‘Fosil Hidup’ Lucu Lahir di Selandia Baru setelah 200 tahun

Seekor reptil langka dengan garis keturunan yang berasal dari zaman dinosaurus telah ditemukan di alam liar di daratan Selandia Baru untuk pertama kalinya dalam waktu sekitar 200 tahun, kata seorang pejabat satwa liar, Kamis.

Bayi tuatara ditemukan oleh staf selama pekerjaan pemeliharaan rutin di Suaka Margasatwa Karori di ibu kota, Wellington, kata manajer konservasi Raewyn Empson.

“Kami semua sangat senang dengan penemuan ini,” kata Empson. “Ini berarti kami telah berhasil membangun kembali populasi perkembangbiakan di daratan, yang merupakan terobosan besar bagi konservasi Selandia Baru.”

• Klik di sini untuk mengunjungi Pusat Ilmu Pengetahuan Alam FOXNews.com.

Tuatara, yang berukuran hingga 32 inci (80 cm) ketika sudah dewasa, adalah keturunan terakhir dari spesies reptil mirip kadal yang hidup di bumi bersama dinosaurus 225 juta tahun lalu, kata ahli zoologi.

Sekitar 50.000 dari mereka diperkirakan hidup di alam liar di 32 pulau kecil di lepas pantai yang telah dibersihkan dari predator, namun ini adalah pertama kalinya perkembangbiakan terlihat di daratan dalam waktu sekitar 200 tahun.

Penduduk asli Selandia Baru hampir punah di tiga pulau utama negara itu pada akhir tahun 1700-an karena masuknya predator seperti tikus.

Empson mengatakan, tukik tersebut diyakini berusia sekitar satu bulan dan kemungkinan besar berasal dari telur yang diletakkan sekitar 16 bulan lalu. Dua sarang telur – seukuran bola pingpong – ditemukan di cagar alam tahun lalu dan tuatara diperkirakan akan menetas sekitar waktu tersebut.

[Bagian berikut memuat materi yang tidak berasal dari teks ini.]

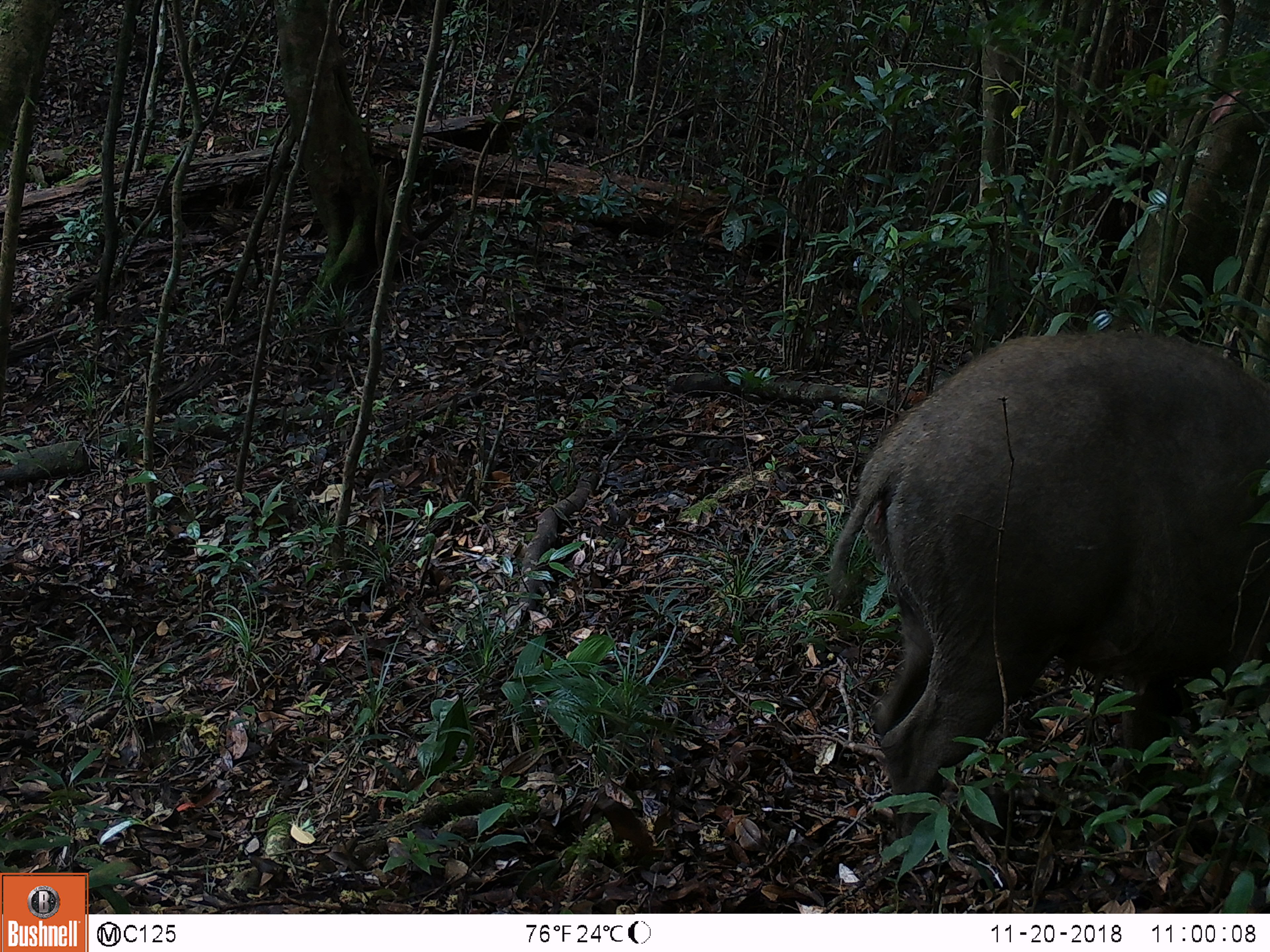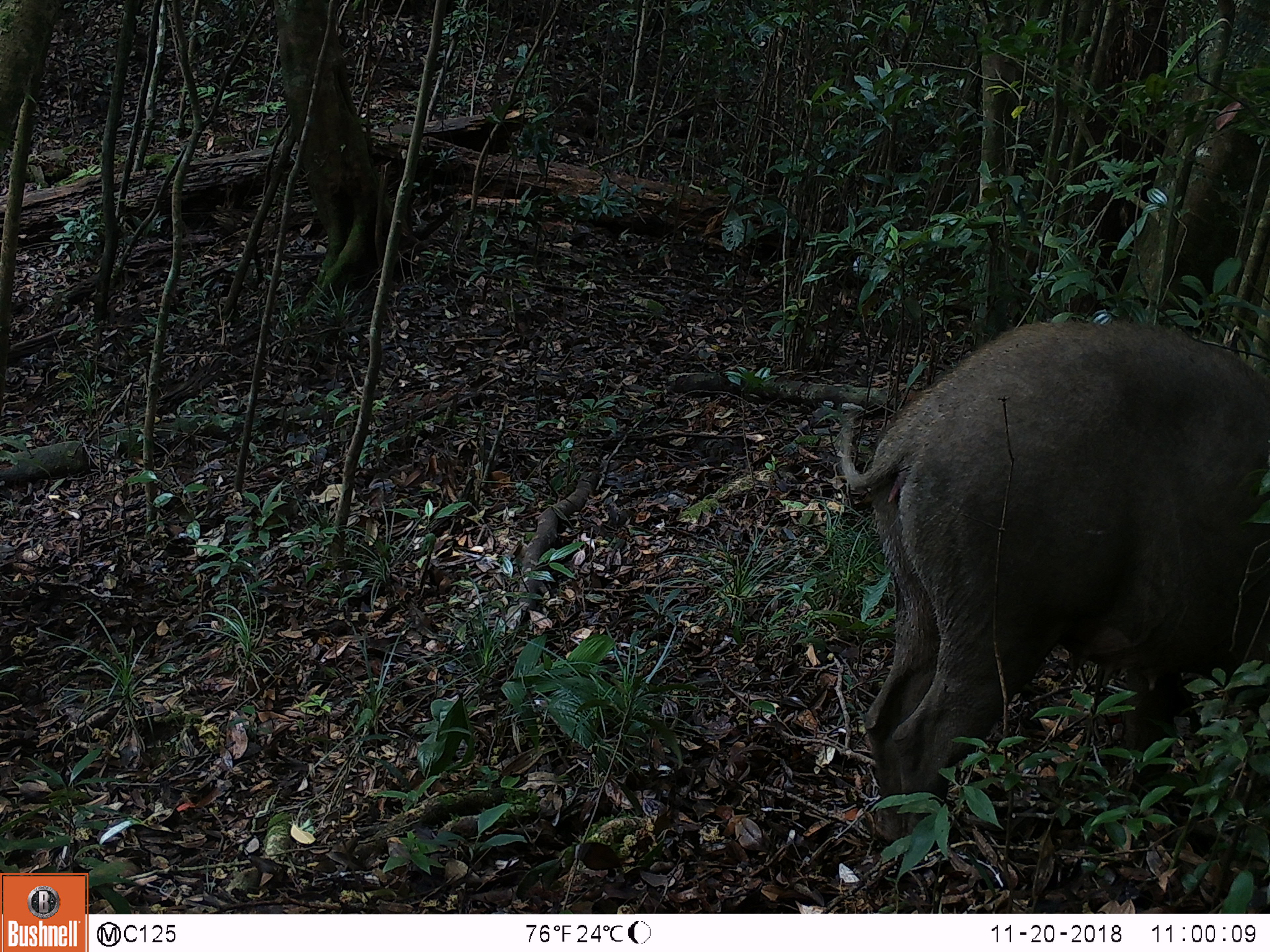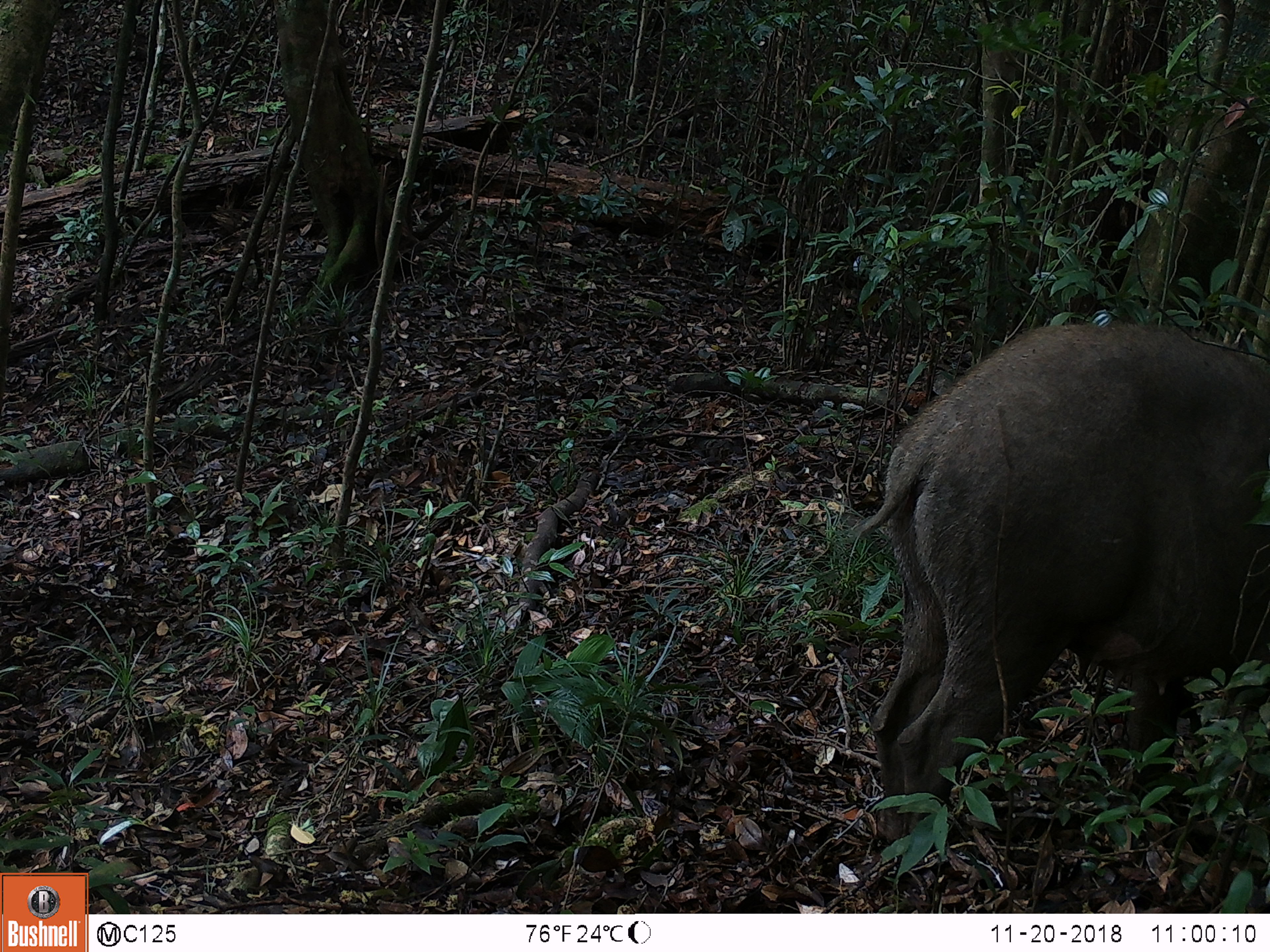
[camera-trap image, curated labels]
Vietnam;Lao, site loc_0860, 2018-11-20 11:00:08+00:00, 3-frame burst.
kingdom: Animalia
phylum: Chordata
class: Mammalia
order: Artiodactyla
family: Suidae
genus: Sus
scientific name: Sus scrofa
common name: eurasian wild pig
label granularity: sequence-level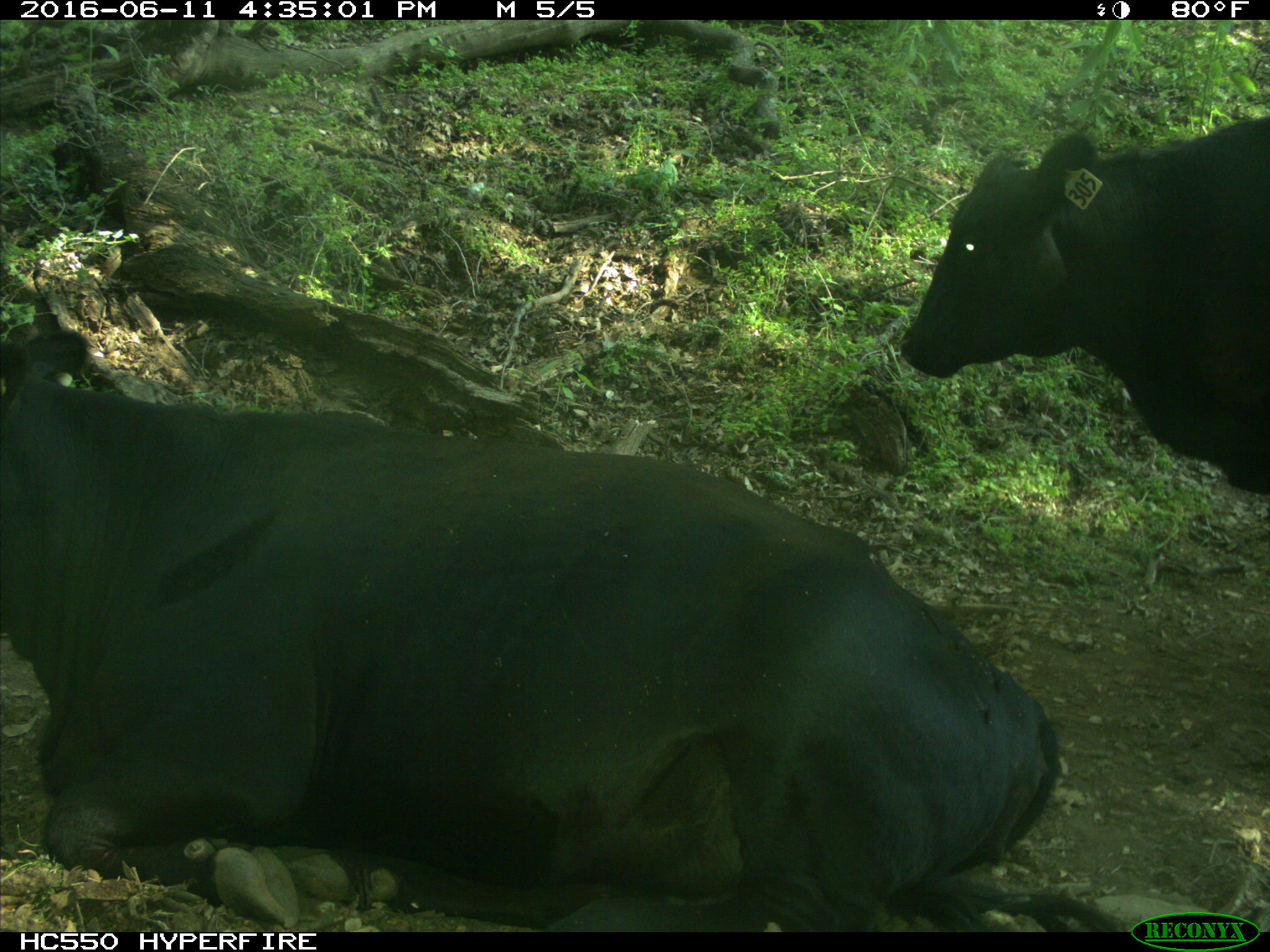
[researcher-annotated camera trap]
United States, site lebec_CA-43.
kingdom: Animalia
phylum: Chordata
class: Mammalia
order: Artiodactyla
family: Bovidae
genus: Bos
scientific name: Bos taurus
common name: domestic cow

“Kecil kemungkinannya dia akan menjadi satu-satunya bayi yang menetas pada musim ini, tapi melihatnya adalah suatu kebetulan yang luar biasa,” katanya.

Anak muda ini menghadapi perjalanan sulit menuju masa dewasa, meskipun ia berada di cagar alam seluas 620 acre (250 hektar) dan dilindungi oleh pagar anti predator. Ia harus melarikan diri dari tuatara dewasa yang kanibal, dan akan menjadi camilan lezat bagi burung pemangsa, kata Empson.

“Seperti semua satwa liar yang hidup di sini, dia harus mengambil risiko,” kata Empson.

“Mereka sudah lama punah di daratan,” kata Lindsay Hazley, kurator tuatara di Museum dan Galeri Seni Southland di Pulau Selatan. Dia menambahkan bahwa “Anda dapat membiakkan tuatara dengan menghilangkan risiko, namun mendapatkan hasil seperti ini di antara banyak predator alami (seperti burung asli) adalah pertanda positif.”

Sekitar 200 tuatara telah dilepasliarkan ke cagar alam Karori sejak tahun 2005, yang didirikan untuk membiakkan burung, serangga, dan makhluk asli lainnya.

Tuatara memiliki ciri-ciri unik, seperti dua baris gigi atas yang tumpang tindih dengan satu baris di bawah dan mata parietal – sebuah titik di bagian atas tengkorak yang diyakini sensitif terhadap cahaya dan kadang-kadang disebut sebagai mata ketiga hewan tersebut.